The Kinder Morgan Inc.-led Permian Highway, a 2 Bcf/d natural gas system sanctioned last year, would transport supply through a 430-mile pipeline from Waha in West Texas to Katy, outside of Houston, with connections to the Gulf Coast and Mexico markets.

A Summit Midstream Partners LP subsidiary last fall began testing support for Double E via binding open season to move Permian gas from the New Mexico Delaware to the Gulf Coast and into Mexico. Although ExxonMobil was not linked to the project at the time, Summit said it had a long-term binding commitment with an undisclosed foundation shipper for up to 500,000 Dth/d of firm transportation capacity.

The 1 million b/d, 36-inch diameter Wink oil pipeline, advanced in late January with JV partners Plains All American Pipeline LP and Lotus Midstream LLC, would move oil from the Permian to the Texas coast.

One of its key advantages in the Permian, according to the executive team, is the extensive leasehold, which runs across more than one million net acres. The contiguous position allows multi-well pads in large development corridors that connect to gathering systems, reduce development costs and accelerate production growth.

Infrastructure is underway to support volume growth, with construction plans at 30 sites to enhance oil and gas processing, water handling and provide takeaway capacity. Construction activities include central delivery facilities designed to handle up to 600,000 bbl of oil, 1 Bcf/d of gas and enhanced water-handling capacity through 350 miles of already constructed pipeline.

“These investments support growth plans and ensure that as production levels continue to rise, we are well positioned in processing and transportation capacity,” Chapman said. The investment plans are expected to also reap benefits for the region in property tax revenue, economic development and creating jobs.

Chevron Eyes More Unconventional Hotspots

In addition to the Permian, Chevron also is working on shale and tight assets in Canada, Appalachia and Argentina, using learnings from the Permian to reduce costs.

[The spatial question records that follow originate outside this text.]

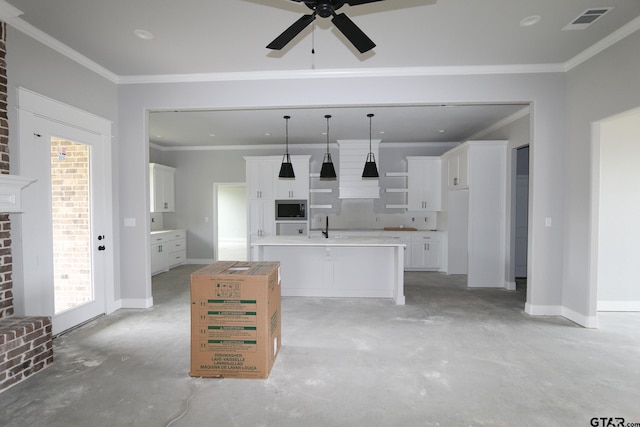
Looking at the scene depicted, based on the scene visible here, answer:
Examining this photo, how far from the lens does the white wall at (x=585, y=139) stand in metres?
3.01

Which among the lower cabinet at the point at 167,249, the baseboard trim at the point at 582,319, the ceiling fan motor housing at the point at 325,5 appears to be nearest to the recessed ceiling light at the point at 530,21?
the ceiling fan motor housing at the point at 325,5

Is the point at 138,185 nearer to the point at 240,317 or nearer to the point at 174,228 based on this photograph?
the point at 240,317

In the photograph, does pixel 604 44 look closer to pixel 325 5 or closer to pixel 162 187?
pixel 325 5

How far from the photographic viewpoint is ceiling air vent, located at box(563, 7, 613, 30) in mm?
2637

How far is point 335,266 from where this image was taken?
4609 mm

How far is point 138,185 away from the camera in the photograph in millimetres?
4062

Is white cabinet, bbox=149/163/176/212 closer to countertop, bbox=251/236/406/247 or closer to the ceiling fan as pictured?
countertop, bbox=251/236/406/247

Chevron plans to launch pilot programs this year on 162,000 net acres in the northern part of Argentina’s Vaca Muerta formation in Neuquén province. Executives see the potential for about 2,000 wells at the El Trapial, Loma de Molle Norte and Narambuena deposits.

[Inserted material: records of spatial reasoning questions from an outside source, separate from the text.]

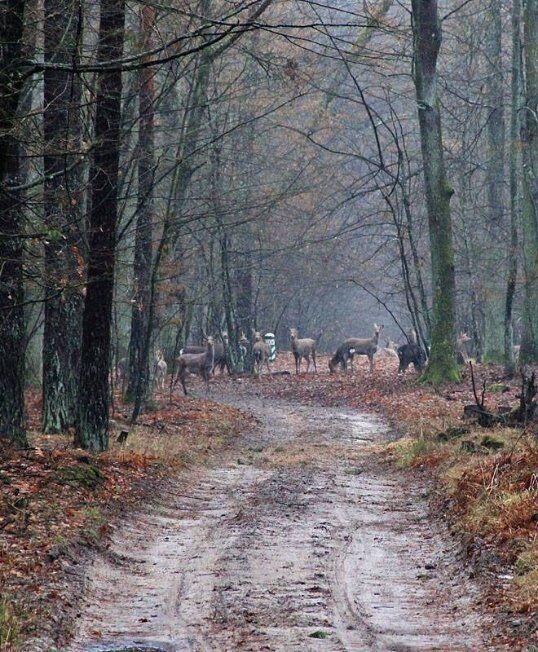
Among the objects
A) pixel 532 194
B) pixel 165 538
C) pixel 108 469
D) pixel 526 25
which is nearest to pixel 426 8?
pixel 526 25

“We believe these three areas could offer an incremental 2 billion boe of resource,” Johnson said. In terms of infrastructure, “if those pilots are successful, there is already an existing oilfield in El Trapial, so there is some basic infrastructure already in that general area. But clearly with the capacity that we could go to, we’d have to see some further build out of infrastructure.”

Infrastructure in southern Vaca Muerta at Loma Campana, where Chevron has a JV with Argentina’s YPF SA, “is really not a limitation, it’s just been…at what pace do we want to develop.”

Loma Campana development costs are estimated at $11/boe, with average well lengths of 7,500 feet. Estimated ultimate recovery has increased by 80% since 2016 and development costs have decreased by 45%. The focus for 2019 is on “high density completions” and improving hydraulic fracture efficiency. The company is planning 60-70 horizontal wells across the 210,000 net acre leasehold in Vaca Muerta this year.